The Red Book (Philemon)

[Carl Jung explains his own experiments with Visions]

He described his own experiments in detail to his patients, and instructed them to follow suit. His role was one of supervising them in experimenting with their own stream of images.

Morgan noted Jung saying:

Now I feel as though I ought to say something to you about these phantasies … The phantasies now seem to be rather thin and full of repetitions of the same motives.

There isn’t enough fire and heat in them. They ought to be more burning … You must be in them more, that is you must be your own conscious critical self in them-imposing your own judgments and criticisms … I can explain what I mean by telling you of my own experience.

I was writing in my book and suddenly saw a man standing watch over my shoulder.

- - -

Carry on the passage about Carl Jung's experiments with visions, picking up right after its last sentence.

Saved data entries
- - -

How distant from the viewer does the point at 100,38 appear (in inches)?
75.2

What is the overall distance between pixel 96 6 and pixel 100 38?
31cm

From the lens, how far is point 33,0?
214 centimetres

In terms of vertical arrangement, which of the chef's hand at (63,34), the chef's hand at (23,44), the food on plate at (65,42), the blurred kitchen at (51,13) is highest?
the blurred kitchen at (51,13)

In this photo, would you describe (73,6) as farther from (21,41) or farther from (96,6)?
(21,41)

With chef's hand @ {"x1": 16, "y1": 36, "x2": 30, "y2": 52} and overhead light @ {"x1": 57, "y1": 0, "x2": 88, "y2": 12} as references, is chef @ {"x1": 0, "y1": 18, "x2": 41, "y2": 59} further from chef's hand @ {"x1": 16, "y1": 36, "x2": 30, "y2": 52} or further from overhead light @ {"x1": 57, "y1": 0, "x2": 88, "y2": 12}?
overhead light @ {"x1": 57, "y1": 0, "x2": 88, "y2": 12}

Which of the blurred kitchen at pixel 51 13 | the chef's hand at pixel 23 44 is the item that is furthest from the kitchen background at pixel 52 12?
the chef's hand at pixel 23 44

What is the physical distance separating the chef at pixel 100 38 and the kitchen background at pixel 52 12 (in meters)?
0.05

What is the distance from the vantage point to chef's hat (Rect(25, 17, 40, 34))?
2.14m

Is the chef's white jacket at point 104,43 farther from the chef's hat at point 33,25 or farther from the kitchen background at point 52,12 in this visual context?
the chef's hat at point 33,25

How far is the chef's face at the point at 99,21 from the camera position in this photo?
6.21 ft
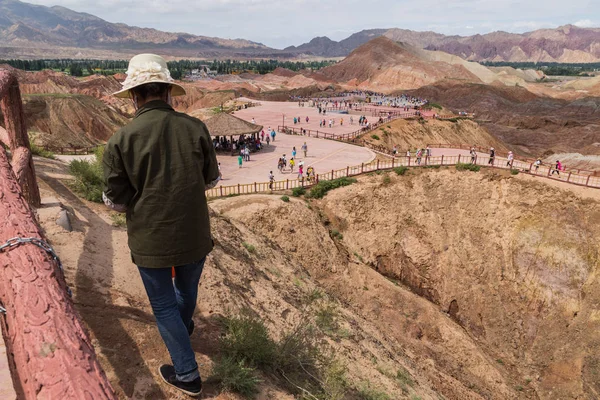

- - -

[Result of the exercise]
One of the gold dots from my book flew up and hit him in the eye. He asked me if I would take it out. I said no-not unless he told me who he was.

He said he wouldn’t. You see I knew that.

If I had done what he asked then he would have sunk into the unconscious and I would have missed the point of it ie.: why he had appeared from the unconscious at all.

Finally he told me that he would tell me the meaning of certain hieroglyphs which I had had a few days previous.

This he did and I took the thing out of his eye and he vanished. (Footnote 205) ~The Red Book; Introduction; Page 216.